EXERCISE OBJECTIVE:
Transcribe every line of the data below verbatim, leaving the pictures out of your answer.

A block of data

+--

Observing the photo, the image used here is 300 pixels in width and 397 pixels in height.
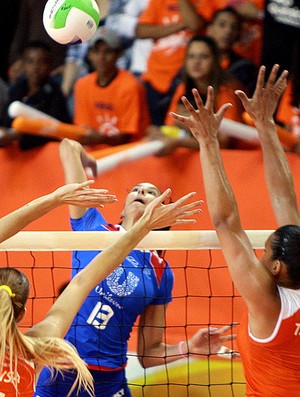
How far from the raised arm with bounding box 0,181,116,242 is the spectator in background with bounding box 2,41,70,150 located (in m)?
4.10

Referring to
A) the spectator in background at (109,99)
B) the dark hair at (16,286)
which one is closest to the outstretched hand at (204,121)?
the dark hair at (16,286)

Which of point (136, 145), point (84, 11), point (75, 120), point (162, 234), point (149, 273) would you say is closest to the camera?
point (162, 234)

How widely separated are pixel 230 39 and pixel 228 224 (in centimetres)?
398

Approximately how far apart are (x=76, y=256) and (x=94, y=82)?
3226 mm

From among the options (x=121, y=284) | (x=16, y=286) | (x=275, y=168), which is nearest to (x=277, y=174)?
(x=275, y=168)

+--

RESPONSE TO THE EXERCISE:
Observing the photo, the image used here is 300 pixels in width and 397 pixels in height.
How far from the raised arm with bounding box 0,181,116,242 is the spectator in background with bounding box 2,41,70,150 located (in m)?
4.10

Referring to
A) the spectator in background at (109,99)
B) the dark hair at (16,286)
which one is closest to the outstretched hand at (204,121)?
the dark hair at (16,286)

Which of point (136, 145), point (84, 11), point (75, 120), point (162, 234), point (149, 273) would you say is closest to the camera?
point (162, 234)

How widely separated are pixel 230 39 and pixel 228 224 (in centimetres)?
398

Approximately how far apart are (x=76, y=256) and (x=94, y=82)?
3226 mm

From among the options (x=121, y=284) | (x=16, y=286) | (x=275, y=168), which is nearest to (x=277, y=174)?
(x=275, y=168)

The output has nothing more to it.